Use an inner cap like the commercial pen makers use. It could be a fussy business getting this adjusted, but it would stop the barrel from screwing in beyond a given point, by stopping the leading edge of the section. There is a description of how this can be measured with a simple home made tool that I saw over on the FPN website, I'll see if I can find that again and post a link here.

The other idea would involve something akin to a washer, a disc of material, the thickness of which would be determined by what is needed to stop the cap's rotation at the desired point. This is similar to what the kits do, they have some of the metal fitting act as a stop. This would at least prevent one from removing any additional pattered blank material, and could function  as a design element. It would be adjusted by scraping from the thread end of the cap while in a collet chuck, before the cap is turned to shape. It would have to butt up against a shoulder in the barrel.

A third means would be to make a center band/thread coupler much like the kits use, such as Bruce documented here: http://www.penturners.org/forum/showthread.php?t=8415  That would make a lot of extra work, including painting the inside of the tubes in many blanks, but alignment could be set when the inner part is glued in, similar to the way the kits are aligned. 

Dan


----------



## BRobbins629 (Sep 2, 2008)

This is a great topic, but I think the only good solution is a mechanical stop such as you describe.  You can always tighten a thread just a little more so I don't think playing the the tap and die or even threading on the lathe will ever get you there.


----------



## marcruby (Sep 2, 2008)

The traditional way on turned boxes (not pens) is to turn a bead or two at the juncture.  Maybe a small contrasting band whose thickness you could adjust would make it look like you had a match even if you really didn't.


----------



## DaveM (Sep 12, 2008)

I am working on this problem too.  Right now, I am experimenting with turning a shoulder at the base of my tenon, and having the rim of the cap butt up against it securely.  By shaving a little bit off ofthe end of the cap, I can adjust the alignment.  I still have aways to go, but it is showing some promise.  I do have to drill out the outer 1/8" or so of the cap, as the die won't cut right up to the shoulder of the tenon.  That makes clearance for the ends ofthe threads.  When I get it right, I will post some pics, but I am spending most of my time on the real world right now.

Good Luck, 
Dave


----------



## Texatdurango (Sep 12, 2008)

Well I got back home and finally have some time to visit my shop again.  I got to thinking about this problem and remembered why I just gave up trying to match the cap with the body.

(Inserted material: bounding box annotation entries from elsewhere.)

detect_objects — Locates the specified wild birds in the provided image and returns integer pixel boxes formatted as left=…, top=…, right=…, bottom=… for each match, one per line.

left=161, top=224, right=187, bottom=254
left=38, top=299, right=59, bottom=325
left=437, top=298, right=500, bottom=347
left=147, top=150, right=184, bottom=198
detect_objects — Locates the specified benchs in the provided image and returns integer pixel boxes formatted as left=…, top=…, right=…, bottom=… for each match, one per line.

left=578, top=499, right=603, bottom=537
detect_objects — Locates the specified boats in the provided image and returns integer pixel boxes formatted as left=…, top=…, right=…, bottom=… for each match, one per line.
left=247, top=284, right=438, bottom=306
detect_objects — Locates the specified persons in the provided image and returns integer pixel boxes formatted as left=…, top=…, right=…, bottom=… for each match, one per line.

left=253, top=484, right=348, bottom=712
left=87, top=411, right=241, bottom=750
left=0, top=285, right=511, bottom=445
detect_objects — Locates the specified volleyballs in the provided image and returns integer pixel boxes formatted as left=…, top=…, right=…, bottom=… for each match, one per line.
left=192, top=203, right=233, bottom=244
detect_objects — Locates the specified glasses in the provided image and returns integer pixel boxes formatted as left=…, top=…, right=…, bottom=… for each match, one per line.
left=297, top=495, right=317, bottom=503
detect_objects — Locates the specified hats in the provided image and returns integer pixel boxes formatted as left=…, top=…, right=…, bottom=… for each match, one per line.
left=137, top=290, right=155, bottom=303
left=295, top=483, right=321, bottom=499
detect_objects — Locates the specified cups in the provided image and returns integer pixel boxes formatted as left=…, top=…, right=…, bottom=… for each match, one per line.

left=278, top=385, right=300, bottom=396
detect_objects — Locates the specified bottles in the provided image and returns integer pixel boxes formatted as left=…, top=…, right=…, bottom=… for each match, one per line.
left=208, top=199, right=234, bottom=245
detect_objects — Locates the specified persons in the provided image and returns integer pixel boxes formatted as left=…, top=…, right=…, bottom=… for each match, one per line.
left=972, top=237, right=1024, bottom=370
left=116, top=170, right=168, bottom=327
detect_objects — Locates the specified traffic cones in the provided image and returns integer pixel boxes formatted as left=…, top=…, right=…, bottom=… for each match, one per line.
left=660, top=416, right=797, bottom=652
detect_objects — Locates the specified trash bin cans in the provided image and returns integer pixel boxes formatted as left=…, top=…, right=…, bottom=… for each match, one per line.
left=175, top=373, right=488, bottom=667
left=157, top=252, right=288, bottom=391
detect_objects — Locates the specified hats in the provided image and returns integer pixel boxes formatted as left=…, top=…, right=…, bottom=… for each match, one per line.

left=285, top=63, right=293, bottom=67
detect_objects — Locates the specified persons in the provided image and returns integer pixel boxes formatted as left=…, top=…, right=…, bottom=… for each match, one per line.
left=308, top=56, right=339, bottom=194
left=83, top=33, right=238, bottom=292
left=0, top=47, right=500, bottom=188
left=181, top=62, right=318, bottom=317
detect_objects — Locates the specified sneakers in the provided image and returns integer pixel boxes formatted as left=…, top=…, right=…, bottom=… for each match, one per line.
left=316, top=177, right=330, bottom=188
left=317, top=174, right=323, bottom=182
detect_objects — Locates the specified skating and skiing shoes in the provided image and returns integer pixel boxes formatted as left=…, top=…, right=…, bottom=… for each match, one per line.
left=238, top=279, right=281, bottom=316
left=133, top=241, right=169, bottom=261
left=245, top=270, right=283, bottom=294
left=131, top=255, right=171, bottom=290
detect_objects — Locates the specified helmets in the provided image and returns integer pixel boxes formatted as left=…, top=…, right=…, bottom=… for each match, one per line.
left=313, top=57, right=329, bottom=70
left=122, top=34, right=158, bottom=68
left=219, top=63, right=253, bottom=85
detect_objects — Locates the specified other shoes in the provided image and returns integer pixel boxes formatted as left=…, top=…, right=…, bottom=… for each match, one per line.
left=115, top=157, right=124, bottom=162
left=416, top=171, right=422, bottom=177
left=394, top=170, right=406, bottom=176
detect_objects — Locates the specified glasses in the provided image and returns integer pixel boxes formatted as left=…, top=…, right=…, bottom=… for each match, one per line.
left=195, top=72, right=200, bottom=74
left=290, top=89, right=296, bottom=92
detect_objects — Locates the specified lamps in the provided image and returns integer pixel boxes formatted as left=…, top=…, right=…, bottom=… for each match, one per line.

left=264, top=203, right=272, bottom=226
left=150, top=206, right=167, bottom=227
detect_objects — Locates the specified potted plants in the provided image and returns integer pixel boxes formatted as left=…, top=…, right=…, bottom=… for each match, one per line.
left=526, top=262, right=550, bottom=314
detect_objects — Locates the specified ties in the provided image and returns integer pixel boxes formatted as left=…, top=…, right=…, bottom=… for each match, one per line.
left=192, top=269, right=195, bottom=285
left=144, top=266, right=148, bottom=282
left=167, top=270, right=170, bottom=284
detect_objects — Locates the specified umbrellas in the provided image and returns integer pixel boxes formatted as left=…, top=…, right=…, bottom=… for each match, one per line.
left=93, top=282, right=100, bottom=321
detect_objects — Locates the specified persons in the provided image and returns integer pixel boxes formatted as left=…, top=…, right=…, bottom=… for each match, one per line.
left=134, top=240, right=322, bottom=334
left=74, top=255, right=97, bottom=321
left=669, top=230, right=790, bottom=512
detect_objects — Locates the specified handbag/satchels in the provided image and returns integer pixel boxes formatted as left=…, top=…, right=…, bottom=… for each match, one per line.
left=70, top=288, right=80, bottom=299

Looking at the sketch below, imagine having a blank with a random pattern and separating the cap from the body by cutting at “B/C”.

Then you will want to cut some threads on the lower body but regardless of how long or short the tenon or where you start the threads, you will eventually wind up trying to mate the two halves together by trying to match up surface “A” with surface “C”, which will not line up unless you have a very repeating pattern or grain.

It’s not the same as when we were cutting a blank and inserting two halves into tubes then pressing into metal connectors that basically allowed for a pretty good alignment with very little material loss.


----------



## VisExp (Sep 12, 2008)

George, I may be completely out of my depth here, but what if you cut the blank in two and then tapped female threads in both the upper and lower barrels.  Then turn and thread a male ferrule out of another matching blank.  Screw and glue the ferrule into the lower barrel.  Then when the upper barrel is screwed onto the ferrule the pattern will line up less the kerf of what you used to make the initial cut in the blank.  Using a scroll saw that kerf could be as little as 10 to 15 thou.


----------



## DCBluesman (Sep 12, 2008)

We aren't alone in this problem. My suggestion would be to make a section and an upper cap insert from ebonite, then use traditional methods to insure alignment. Look at the way Omas handled the problem.


----------



## Firefyter-emt (Sep 12, 2008)

George, thanks for that information!  I had forgotten about this and it just saved me quite a bit of work on something I have in the works.


----------



## BRobbins629 (Sep 12, 2008)

I think Dave has the right idea to make a hard stop which will be needed along with the suggestions of others to use alternate materials or another piece for the male threads if you are anal about matching grains and patterns.  In some recent pens I have made, the ones where the transition of the threads to the low barrel has a shoulder either of metal, plastic, ebonite or whatever, has a hard stop if the cap hits it.  If the transition is such that there is no shoulder or the cap is bored out to completely go over the bottom section and there is no other internal stop on the cap, the threads can always be tightened a little more.


----------



## Dan_F (Sep 13, 2008)

DCBluesman said:


> We aren't alone in this problem. My suggestion would be to make a section and an upper cap insert from ebonite, then use traditional methods to insure alignment. Look at the way Omas handled the problem.



Lou---Perhaps I'm a bit dense, but I'm not sure what you mean. This pen seems to be a snap cap. 

Dan


----------



## Dan_F (Sep 13, 2008)

I guess I'm more concerned with getting the general reflective vs non reflective sides to line up than precise lines of a pattern, which, from Georges illustration, appears to be pretty difficult. If you recess the threads into the cap by a half inch or so, it would seem to be impossible to have a linear match. But for the crush type blanks, where there is no linear pattern, I would still want to be able to match reflective to reflective surfaces (see pics in my second post in this thread). 

Dan


----------



## LEAP (Sep 13, 2008)

Dan,
Glad you brought this up. I've been working with solid colors so far but have a few sticks coming from Elliot destined to become kit-less.


----------



## DCBluesman (Sep 13, 2008)

Notice how well Conway Stewart addresses the alignment issue. :biggrin:


----------